╔══

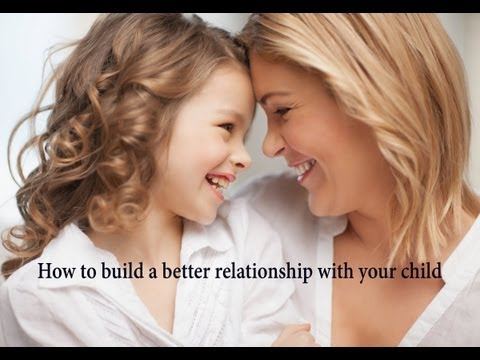 Parenting Advice How to Build a Better Relationship With Your Child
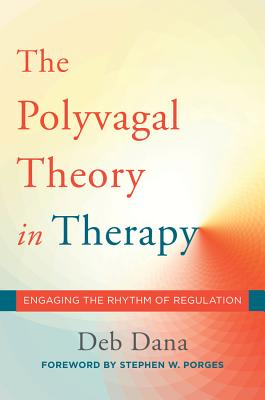 The Polyvagal Theory in Therapy: Engaging the Rhythm of Regulation (Norton Series on Interpersonal Neurobiology) Cover Image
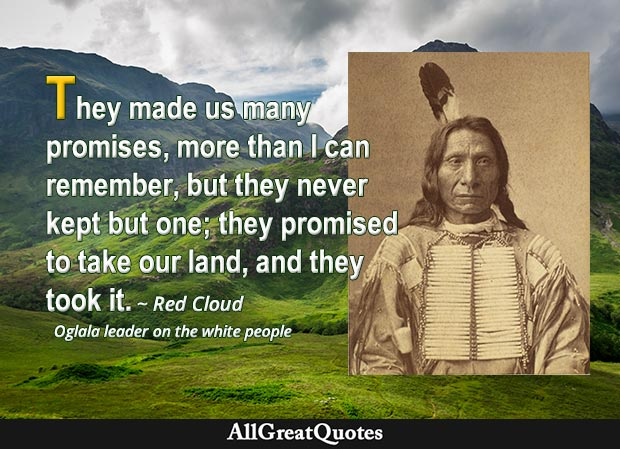 They made us many promises, more than I can remember, but they never kept but one; they promised to take our land, and they took it. - Red Cloud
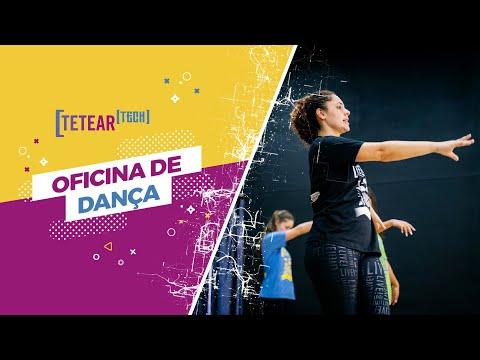 Oficina de Dança - Tetear Tech 2019 - Vídeo 1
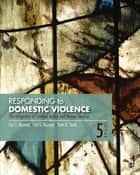 Responding to Domestic Violence - The Integration of Criminal Justice and Human Services ebook by Eve S. Buzawa, Carl G. Buzawa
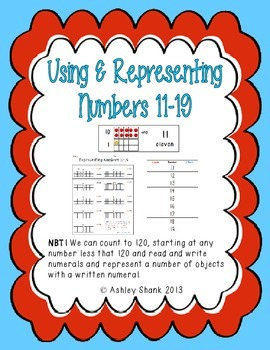 Using & Representing Numbers 11-19: A Set of 2 Common Core Math Centers
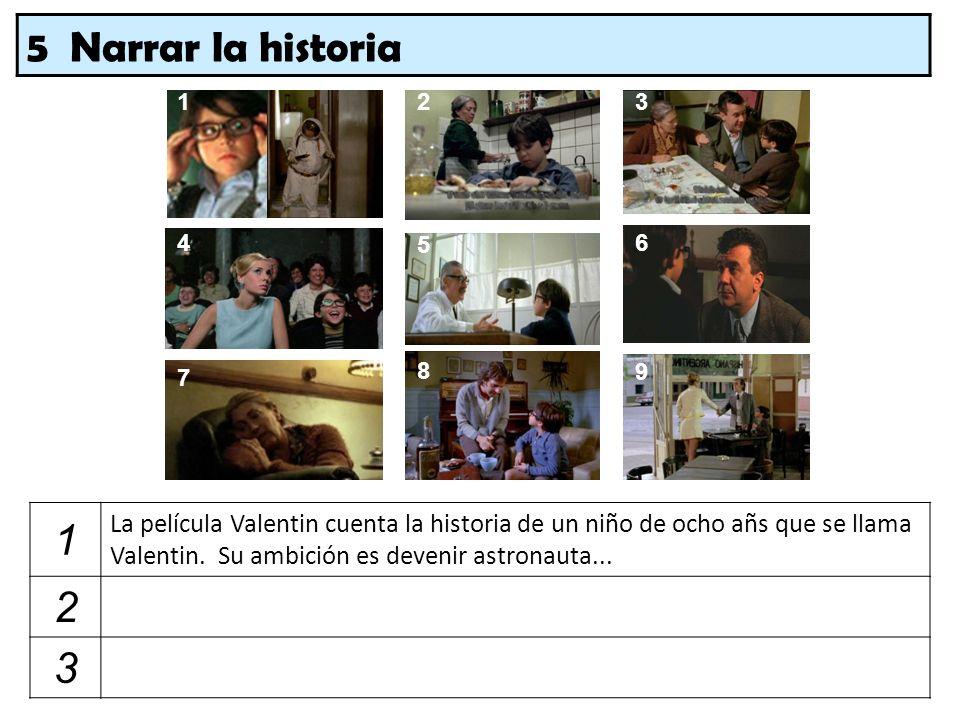 5 Narrar la historia 1. 2. 3. 4. 5. 6. 8. 9. 7.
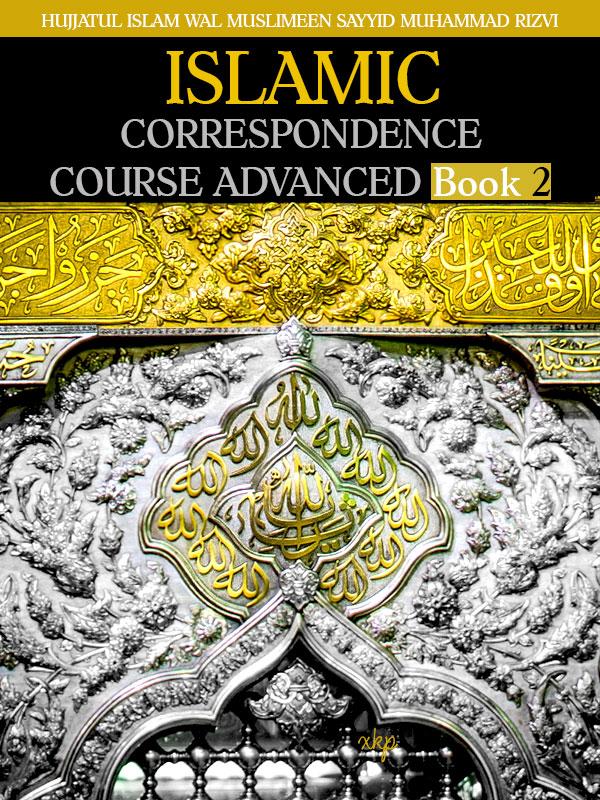 ISLAMIC CORRESPONDENCE COURSE ADVANCED - Book 2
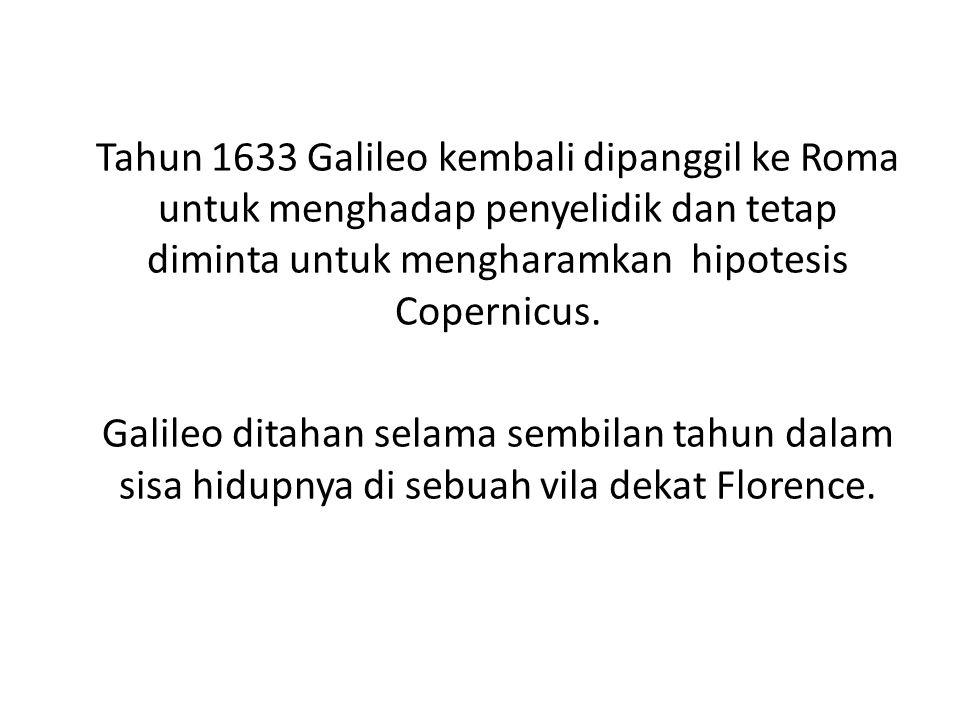 Tahun 1633 Galileo kembali dipanggil ke Roma untuk menghadap penyelidik dan tetap diminta untuk mengharamkan hipotesis Copernicus. Galileo ditahan sel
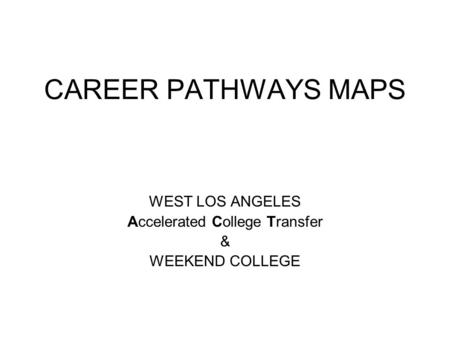 CAREER PATHWAYS MAPS WEST LOS ANGELES Accelerated College Transfer & WEEKEND COLLEGE.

╚══

WHAT YOU HAVE TO DO
Transcribe each record exactly as it stands, setting aside any pictures.

COMPLETED EXERCISE
 Parenting Advice How to Build a Better Relationship With Your Child
 The Polyvagal Theory in Therapy: Engaging the Rhythm of Regulation (Norton Series on Interpersonal Neurobiology) Cover Image
 They made us many promises, more than I can remember, but they never kept but one; they promised to take our land, and they took it. - Red Cloud
 Oficina de Dança - Tetear Tech 2019 - Vídeo 1
 Responding to Domestic Violence - The Integration of Criminal Justice and Human Services ebook by Eve S. Buzawa, Carl G. Buzawa
 Using & Representing Numbers 11-19: A Set of 2 Common Core Math Centers
 5 Narrar la historia 1. 2. 3. 4. 5. 6. 8. 9. 7.
 ISLAMIC CORRESPONDENCE COURSE ADVANCED - Book 2
 Tahun 1633 Galileo kembali dipanggil ke Roma untuk menghadap penyelidik dan tetap diminta untuk mengharamkan hipotesis Copernicus. Galileo ditahan sel
 CAREER PATHWAYS MAPS WEST LOS ANGELES Accelerated College Transfer & WEEKEND COLLEGE.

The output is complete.